From Prompts to Processes: Building Repeatable AI Workflows
Most teams start with prompts. A founder discovers ChatGPT can help write email copy. A marketer finds a prompt that generates better ad headlines. An analyst uses AI to summarize campaign data.
These are wins. But they're not systems.
A system is what happens when you take your best prompts and turn them into repeatable processes that your team can run without thinking.

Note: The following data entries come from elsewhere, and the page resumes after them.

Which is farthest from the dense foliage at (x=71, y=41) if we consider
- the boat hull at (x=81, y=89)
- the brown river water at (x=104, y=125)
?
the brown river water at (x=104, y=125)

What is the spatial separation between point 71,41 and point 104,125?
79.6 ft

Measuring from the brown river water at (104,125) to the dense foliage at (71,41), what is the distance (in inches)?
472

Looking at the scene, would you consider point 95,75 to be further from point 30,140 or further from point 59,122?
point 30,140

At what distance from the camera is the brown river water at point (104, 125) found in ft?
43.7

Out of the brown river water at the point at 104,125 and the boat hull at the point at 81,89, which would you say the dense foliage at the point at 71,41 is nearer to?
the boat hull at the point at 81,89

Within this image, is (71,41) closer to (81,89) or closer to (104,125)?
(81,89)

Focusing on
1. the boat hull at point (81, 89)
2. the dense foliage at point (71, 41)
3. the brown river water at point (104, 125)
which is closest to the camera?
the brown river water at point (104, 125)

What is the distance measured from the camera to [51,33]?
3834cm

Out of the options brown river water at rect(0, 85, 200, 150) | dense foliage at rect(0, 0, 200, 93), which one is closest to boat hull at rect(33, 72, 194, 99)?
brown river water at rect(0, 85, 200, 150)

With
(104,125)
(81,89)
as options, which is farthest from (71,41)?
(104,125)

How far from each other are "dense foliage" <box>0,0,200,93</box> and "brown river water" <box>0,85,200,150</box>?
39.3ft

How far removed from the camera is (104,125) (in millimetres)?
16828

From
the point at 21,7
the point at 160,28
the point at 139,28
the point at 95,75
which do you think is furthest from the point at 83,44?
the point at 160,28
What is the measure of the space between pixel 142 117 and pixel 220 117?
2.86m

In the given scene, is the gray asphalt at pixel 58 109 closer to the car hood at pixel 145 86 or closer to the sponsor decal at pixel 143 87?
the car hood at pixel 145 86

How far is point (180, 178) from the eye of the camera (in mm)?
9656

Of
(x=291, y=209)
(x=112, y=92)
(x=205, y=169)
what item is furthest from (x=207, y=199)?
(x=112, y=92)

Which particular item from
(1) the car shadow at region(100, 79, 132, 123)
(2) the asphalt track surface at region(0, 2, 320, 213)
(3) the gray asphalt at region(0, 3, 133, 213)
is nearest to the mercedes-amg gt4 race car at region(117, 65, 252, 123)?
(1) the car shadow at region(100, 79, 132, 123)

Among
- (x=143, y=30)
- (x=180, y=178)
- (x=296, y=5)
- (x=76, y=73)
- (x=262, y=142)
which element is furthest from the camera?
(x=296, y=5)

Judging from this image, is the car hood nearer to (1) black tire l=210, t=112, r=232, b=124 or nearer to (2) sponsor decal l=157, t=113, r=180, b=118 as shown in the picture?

The difference between a prompt and a process: - A prompt is a one-time question you ask AI - A process is a standardized workflow that includes the prompt, the inputs, the review step, and the output format
A prompt might be: "Write 5 email subject lines for a SaaS product launch." A process is: "Every Monday, extract this week's top-performing ad headlines from our dashboard, feed them to this specific prompt with these parameters, review the output against these criteria, and add the best ones to our email template library."
The second one scales. The first one doesn't.
Here's how to convert your best prompts into processes:
1. Document the exact prompt you're using (not just the general idea, but the actual text) 2. Identify the inputs (what data or context does this prompt need?) 3. Define the output format (what does good output look like?) 4. Build in a review step (who checks this before it goes live?) 5. Set a cadence (when does this run? daily? weekly? per-project?) 6. Test it with your team (does it work when someone else runs it?)
Most teams skip step 6. That's where the breakdown happens.
A prompt that works perfectly when you run it might produce inconsistent output when someone else uses it. That's usually because the context wasn't documented. You were filling in gaps with your own judgment.
A good process doesn't require judgment. It's explicit enough that anyone can run it.
This is where AI systems become leverage. Not because AI is smarter than your team. But because your team's best thinking becomes repeatable.